- _TEXT BLOCK_
════

The major changes/differences in ORDER were caused when the borrowing language dropped a letter it could not use... and more often by adding letters needed in the borrower's language. These new letters were most often added at the end, after "T", the final letter in the Semitic alphabets. Later, after the early Latin alphabet was well-established, some letters"split" into variants, which were listed next to their "parent" letter. Thus "I" and "J" come from one letter, "U" "V" and "W" were from one letter.

So when was did this particular SEMITIC order of the alphabet come about, and why? Our earliest proven examples of the letters in the basic order used to this day are clay tablets the list the letters in order (perhaps for training scribes?) from the ancient Syrian city of Ugarit (the language, re-discovered in the 1920s is called "Ugaritic"). These show us that this order existed by at least 1300 BC. (with some additional letters for sounds that were no longer found in later languages like Phoenician, Biblical Hebrew and Aramaic).

(A few centuries later we find reflections of this order in the Bible. The clearest examples are "acrostic" poetic passages in which succeeding verses or sets of verses begins with the next letter of the alphabet. Psalm 119 is the most well-known example of this practice, and many English Bibles even mark the successive stanzas as "Aleph" "Beth", etc. )

But we still do not know why they adopted THIS order! Perhaps there is some ancient lost memory device or set of devices (story? set of sentences?) in which this particular order was found useful for remembering the various letters. Perhaps certain sounds were thought easy to group together (think of how "l m n" flows for us).

════

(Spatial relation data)
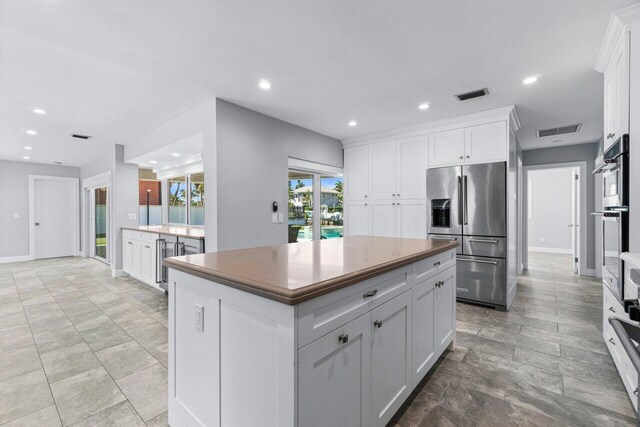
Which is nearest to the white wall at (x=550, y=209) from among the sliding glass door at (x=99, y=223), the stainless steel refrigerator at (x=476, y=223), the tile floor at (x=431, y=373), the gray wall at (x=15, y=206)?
the tile floor at (x=431, y=373)

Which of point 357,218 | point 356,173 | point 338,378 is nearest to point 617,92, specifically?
point 338,378

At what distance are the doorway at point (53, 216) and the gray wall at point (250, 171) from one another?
6.86 metres

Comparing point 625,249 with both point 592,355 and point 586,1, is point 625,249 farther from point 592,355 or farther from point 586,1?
point 586,1

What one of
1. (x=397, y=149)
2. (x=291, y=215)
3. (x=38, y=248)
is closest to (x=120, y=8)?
(x=291, y=215)

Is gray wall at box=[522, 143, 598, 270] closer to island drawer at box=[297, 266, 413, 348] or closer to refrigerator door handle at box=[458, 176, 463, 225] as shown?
refrigerator door handle at box=[458, 176, 463, 225]

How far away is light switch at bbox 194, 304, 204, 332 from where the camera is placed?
4.46 ft

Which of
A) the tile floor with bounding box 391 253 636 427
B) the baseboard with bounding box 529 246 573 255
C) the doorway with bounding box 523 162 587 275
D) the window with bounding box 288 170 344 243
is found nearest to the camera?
the tile floor with bounding box 391 253 636 427

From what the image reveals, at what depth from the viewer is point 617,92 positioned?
6.88ft

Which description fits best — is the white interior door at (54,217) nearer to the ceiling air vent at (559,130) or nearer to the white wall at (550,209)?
the ceiling air vent at (559,130)

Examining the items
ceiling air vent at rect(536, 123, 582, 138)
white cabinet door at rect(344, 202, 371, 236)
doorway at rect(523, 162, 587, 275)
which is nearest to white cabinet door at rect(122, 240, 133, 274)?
white cabinet door at rect(344, 202, 371, 236)

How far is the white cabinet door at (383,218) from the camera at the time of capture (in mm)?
4570

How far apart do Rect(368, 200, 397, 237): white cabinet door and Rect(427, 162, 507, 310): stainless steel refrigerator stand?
0.72 metres

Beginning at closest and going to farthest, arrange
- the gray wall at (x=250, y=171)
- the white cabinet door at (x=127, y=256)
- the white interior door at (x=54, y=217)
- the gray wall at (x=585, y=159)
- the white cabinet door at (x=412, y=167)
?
the gray wall at (x=250, y=171) < the white cabinet door at (x=412, y=167) < the white cabinet door at (x=127, y=256) < the gray wall at (x=585, y=159) < the white interior door at (x=54, y=217)

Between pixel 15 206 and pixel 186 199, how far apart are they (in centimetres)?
476
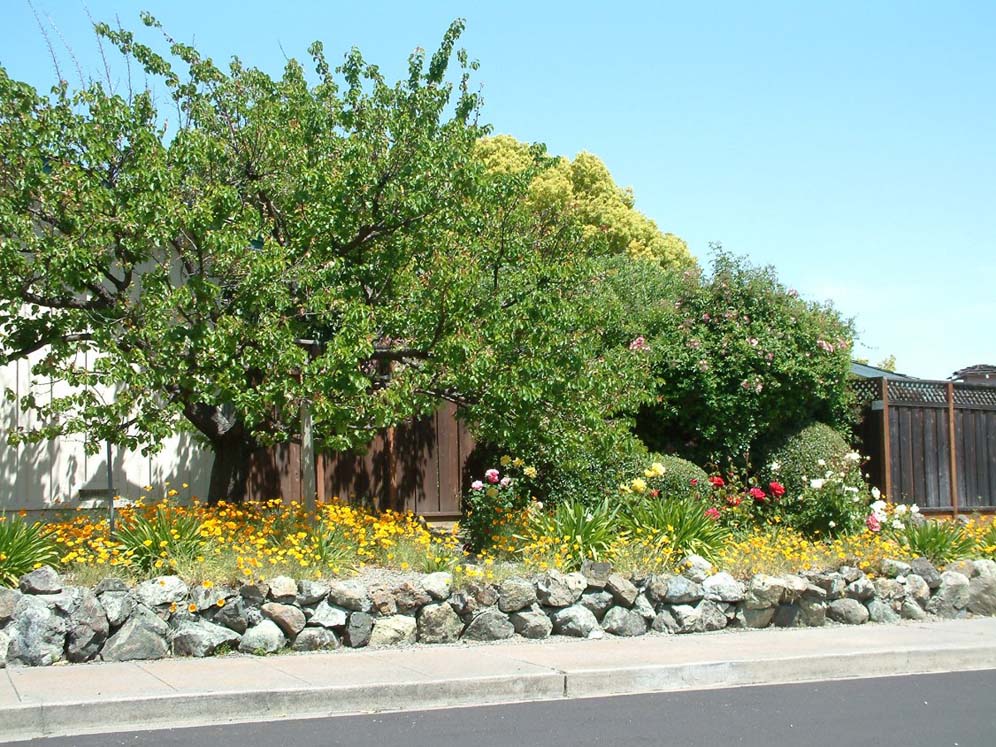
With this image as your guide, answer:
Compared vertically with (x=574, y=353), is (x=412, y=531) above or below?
below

════

- _TASK DESCRIPTION_
Amend the text on alphabet order, starting at "But we still" and ending at "flows for us).", so that "memory device" is replaced with "mnemonic device".

- _OUTPUT OF THE TASK_
But we still do not know why they adopted THIS order! Perhaps there is some ancient lost mnemonic device or set of devices (story? set of sentences?) in which this particular order was found useful for remembering the various letters. Perhaps certain sounds were thought easy to group together (think of how "l m n" flows for us).